=== Given entries ===

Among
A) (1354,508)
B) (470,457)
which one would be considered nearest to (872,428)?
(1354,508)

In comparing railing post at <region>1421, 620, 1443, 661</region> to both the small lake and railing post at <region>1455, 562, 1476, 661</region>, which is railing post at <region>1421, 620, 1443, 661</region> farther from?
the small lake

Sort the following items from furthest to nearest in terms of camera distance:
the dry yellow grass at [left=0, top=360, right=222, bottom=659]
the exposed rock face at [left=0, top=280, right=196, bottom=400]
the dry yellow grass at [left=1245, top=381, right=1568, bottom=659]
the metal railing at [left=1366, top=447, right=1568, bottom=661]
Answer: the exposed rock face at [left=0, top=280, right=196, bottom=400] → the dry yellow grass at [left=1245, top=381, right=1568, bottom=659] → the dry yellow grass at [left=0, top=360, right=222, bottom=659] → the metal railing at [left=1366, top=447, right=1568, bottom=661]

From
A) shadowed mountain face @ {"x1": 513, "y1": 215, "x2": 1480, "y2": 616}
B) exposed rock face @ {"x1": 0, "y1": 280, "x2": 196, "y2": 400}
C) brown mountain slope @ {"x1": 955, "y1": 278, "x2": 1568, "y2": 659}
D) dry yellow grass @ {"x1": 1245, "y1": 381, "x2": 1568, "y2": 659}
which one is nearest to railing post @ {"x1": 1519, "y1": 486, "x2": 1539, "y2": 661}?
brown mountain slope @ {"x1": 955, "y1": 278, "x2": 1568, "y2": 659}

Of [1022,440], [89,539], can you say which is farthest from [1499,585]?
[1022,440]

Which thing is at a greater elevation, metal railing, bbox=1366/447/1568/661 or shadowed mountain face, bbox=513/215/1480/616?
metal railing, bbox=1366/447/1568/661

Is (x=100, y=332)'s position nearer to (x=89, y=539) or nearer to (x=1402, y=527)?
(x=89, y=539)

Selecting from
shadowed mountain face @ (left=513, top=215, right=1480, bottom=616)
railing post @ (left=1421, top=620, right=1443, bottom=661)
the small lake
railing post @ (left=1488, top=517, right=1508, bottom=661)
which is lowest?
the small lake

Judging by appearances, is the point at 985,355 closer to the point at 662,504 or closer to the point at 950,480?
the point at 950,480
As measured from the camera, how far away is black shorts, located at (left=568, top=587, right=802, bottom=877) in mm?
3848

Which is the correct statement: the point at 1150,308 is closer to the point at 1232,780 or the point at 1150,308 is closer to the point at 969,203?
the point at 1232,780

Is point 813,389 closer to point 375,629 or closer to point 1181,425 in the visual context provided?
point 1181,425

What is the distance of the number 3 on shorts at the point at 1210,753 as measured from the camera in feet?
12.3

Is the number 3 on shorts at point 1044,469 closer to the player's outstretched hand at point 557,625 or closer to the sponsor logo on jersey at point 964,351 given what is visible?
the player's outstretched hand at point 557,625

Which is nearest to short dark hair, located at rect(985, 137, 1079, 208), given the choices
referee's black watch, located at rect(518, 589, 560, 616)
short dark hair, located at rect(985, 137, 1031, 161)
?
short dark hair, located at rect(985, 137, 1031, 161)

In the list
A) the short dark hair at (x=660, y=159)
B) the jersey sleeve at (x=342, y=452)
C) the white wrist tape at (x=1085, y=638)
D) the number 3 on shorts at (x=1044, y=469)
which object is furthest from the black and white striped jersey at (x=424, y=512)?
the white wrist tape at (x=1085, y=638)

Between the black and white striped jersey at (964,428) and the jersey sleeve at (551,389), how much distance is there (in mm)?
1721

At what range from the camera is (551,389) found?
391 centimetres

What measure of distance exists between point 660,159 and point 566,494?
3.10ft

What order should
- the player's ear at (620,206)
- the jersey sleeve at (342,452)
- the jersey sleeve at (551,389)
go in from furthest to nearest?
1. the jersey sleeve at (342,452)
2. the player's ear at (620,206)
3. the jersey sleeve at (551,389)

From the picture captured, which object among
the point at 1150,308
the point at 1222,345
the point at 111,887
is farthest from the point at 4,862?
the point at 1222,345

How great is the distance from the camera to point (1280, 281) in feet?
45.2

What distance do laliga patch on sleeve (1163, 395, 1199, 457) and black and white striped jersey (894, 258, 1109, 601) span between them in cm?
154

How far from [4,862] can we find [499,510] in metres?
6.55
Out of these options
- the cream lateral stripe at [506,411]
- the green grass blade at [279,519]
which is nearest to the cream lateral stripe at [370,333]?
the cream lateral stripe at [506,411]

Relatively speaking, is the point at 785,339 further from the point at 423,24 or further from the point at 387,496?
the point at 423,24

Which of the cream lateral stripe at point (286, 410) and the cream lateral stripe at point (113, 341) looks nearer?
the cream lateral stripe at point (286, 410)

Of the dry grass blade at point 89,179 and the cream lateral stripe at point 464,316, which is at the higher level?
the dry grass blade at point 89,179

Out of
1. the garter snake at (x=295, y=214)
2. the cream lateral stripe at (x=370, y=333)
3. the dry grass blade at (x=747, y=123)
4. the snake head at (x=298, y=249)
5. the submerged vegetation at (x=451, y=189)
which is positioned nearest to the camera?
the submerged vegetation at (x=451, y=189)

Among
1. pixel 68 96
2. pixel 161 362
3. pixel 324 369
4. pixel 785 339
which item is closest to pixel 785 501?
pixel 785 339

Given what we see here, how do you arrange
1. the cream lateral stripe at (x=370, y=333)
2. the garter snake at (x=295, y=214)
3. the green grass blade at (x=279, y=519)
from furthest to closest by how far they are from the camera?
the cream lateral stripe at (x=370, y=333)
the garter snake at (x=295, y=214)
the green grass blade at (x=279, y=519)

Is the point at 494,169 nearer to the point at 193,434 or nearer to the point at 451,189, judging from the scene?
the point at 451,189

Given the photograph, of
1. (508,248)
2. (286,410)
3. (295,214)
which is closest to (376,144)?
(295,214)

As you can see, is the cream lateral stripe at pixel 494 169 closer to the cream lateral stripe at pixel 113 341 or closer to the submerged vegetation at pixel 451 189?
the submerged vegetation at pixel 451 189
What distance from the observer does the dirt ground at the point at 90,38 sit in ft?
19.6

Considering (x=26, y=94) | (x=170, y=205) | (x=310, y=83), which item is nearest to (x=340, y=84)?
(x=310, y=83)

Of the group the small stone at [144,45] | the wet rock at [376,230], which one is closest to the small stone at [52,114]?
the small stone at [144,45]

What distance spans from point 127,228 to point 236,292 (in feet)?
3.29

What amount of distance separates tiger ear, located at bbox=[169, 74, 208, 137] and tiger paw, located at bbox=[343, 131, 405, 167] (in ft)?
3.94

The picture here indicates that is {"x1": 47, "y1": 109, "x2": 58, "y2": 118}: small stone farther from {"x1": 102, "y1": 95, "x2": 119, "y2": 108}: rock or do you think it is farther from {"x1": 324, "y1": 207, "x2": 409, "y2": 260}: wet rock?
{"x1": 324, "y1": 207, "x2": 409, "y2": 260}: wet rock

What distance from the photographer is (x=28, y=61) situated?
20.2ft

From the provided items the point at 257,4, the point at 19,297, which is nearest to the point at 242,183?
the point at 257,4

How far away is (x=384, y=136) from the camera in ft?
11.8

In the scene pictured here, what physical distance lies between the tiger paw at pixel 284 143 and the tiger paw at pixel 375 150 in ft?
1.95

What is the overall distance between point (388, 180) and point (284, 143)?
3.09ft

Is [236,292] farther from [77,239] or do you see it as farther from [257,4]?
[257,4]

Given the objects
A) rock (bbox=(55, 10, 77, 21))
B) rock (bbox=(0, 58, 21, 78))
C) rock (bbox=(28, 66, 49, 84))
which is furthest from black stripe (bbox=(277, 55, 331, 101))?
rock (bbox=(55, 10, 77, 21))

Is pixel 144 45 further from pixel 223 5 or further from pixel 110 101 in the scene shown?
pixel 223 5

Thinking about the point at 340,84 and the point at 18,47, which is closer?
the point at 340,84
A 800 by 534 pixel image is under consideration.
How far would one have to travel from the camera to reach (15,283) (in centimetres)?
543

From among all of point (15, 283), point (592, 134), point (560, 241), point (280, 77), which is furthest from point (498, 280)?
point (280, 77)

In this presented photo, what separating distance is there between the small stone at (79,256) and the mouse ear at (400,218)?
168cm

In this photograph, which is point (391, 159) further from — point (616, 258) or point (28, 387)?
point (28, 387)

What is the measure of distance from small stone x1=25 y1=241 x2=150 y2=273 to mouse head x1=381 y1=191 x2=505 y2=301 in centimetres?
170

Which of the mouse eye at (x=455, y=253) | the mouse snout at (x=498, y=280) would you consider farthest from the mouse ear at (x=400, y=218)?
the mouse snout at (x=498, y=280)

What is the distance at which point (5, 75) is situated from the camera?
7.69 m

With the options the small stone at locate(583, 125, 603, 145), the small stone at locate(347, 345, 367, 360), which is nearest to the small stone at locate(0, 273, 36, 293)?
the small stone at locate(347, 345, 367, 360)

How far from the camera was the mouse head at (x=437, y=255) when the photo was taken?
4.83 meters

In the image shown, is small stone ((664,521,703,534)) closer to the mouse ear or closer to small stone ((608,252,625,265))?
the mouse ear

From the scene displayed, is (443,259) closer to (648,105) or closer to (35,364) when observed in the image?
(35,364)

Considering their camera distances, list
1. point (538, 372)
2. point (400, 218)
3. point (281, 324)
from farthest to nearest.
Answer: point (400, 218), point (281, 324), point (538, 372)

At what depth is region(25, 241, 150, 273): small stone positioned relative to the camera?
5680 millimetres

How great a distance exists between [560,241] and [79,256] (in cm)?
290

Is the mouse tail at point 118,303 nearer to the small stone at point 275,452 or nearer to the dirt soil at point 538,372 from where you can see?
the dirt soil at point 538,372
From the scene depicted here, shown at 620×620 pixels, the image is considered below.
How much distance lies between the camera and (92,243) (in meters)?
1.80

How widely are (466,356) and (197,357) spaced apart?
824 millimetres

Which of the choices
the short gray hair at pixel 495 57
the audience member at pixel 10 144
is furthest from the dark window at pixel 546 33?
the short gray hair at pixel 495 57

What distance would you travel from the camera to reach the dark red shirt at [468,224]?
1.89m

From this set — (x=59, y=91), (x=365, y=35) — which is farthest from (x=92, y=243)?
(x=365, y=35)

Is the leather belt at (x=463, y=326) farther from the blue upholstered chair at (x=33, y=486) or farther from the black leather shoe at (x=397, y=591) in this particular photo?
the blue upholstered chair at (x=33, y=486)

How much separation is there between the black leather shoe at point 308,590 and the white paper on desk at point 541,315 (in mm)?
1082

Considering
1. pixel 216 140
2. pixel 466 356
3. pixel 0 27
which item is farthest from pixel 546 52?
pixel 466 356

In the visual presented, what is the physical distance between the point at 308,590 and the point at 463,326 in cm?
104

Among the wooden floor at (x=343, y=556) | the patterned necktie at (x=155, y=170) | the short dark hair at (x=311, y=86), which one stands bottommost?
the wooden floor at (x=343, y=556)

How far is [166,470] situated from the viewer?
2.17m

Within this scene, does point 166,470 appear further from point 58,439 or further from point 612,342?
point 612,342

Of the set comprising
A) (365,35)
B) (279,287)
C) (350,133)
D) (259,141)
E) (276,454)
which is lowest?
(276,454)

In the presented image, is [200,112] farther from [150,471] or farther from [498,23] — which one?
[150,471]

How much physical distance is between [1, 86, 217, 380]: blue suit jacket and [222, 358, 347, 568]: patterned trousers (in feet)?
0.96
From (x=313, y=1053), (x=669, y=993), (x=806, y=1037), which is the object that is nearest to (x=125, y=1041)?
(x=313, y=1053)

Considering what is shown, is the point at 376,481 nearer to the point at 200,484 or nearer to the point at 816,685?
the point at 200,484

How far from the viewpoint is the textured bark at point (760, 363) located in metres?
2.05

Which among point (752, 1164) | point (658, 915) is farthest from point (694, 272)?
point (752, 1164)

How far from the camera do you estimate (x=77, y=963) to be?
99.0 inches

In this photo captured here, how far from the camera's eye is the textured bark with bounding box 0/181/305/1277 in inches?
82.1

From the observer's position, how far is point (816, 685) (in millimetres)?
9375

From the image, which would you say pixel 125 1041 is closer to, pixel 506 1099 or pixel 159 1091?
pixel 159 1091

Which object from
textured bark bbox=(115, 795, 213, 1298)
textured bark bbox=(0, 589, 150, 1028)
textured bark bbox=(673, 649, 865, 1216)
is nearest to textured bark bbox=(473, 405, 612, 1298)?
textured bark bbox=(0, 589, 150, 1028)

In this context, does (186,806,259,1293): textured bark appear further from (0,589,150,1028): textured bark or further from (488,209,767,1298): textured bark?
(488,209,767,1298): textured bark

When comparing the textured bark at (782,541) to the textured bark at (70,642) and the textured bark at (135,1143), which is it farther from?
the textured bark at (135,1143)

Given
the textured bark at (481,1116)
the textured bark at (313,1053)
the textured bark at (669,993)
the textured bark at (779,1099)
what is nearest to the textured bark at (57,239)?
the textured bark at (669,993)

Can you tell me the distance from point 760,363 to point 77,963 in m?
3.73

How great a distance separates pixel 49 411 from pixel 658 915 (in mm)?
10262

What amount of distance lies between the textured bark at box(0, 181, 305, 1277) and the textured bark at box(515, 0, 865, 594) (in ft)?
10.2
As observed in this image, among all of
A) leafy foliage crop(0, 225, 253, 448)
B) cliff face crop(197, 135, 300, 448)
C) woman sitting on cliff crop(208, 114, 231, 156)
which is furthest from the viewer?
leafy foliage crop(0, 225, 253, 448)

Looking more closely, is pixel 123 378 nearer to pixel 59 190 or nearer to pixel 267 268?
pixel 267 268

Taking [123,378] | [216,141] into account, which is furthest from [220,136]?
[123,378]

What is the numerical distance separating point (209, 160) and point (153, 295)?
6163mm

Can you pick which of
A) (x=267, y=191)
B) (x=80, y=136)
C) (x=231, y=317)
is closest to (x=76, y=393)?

===

Objective: Only the lines from the one holding "From the image, which" through the end of the listing should be given again, exactly and with both ends included.

Task solution:
From the image, which would you say pixel 125 1041 is closer to, pixel 506 1099 or pixel 159 1091?
pixel 159 1091

Which object from
textured bark bbox=(115, 795, 213, 1298)
textured bark bbox=(0, 589, 150, 1028)
textured bark bbox=(673, 649, 865, 1216)
is nearest to textured bark bbox=(473, 405, 612, 1298)?
textured bark bbox=(0, 589, 150, 1028)

In this context, does (186,806,259,1293): textured bark appear further from (0,589,150,1028): textured bark or further from (488,209,767,1298): textured bark?
(488,209,767,1298): textured bark

When comparing the textured bark at (782,541) to the textured bark at (70,642) and the textured bark at (135,1143), which is it farther from?
the textured bark at (135,1143)

Given
the textured bark at (481,1116)
the textured bark at (313,1053)
the textured bark at (669,993)
the textured bark at (779,1099)
what is nearest to the textured bark at (57,239)?
the textured bark at (669,993)

Can you tell me the distance from point 760,363 to point 77,963 in m?
3.73

How great a distance separates pixel 49 411 from pixel 658 915 (in mm)?
10262

What amount of distance lies between the textured bark at box(0, 181, 305, 1277) and the textured bark at box(515, 0, 865, 594) (in ft)?
10.2
As observed in this image, among all of
A) leafy foliage crop(0, 225, 253, 448)
B) cliff face crop(197, 135, 300, 448)
C) woman sitting on cliff crop(208, 114, 231, 156)
which is furthest from the viewer?
leafy foliage crop(0, 225, 253, 448)

Looking more closely, is pixel 123 378 nearer to pixel 59 190 or nearer to pixel 267 268?
pixel 267 268

Taking [123,378] | [216,141] into account, which is furthest from [220,136]?
[123,378]

What is the numerical distance separating point (209, 160) and point (153, 295)?
6163mm

Can you pick which of
A) (x=267, y=191)
B) (x=80, y=136)
C) (x=231, y=317)
is closest to (x=76, y=393)?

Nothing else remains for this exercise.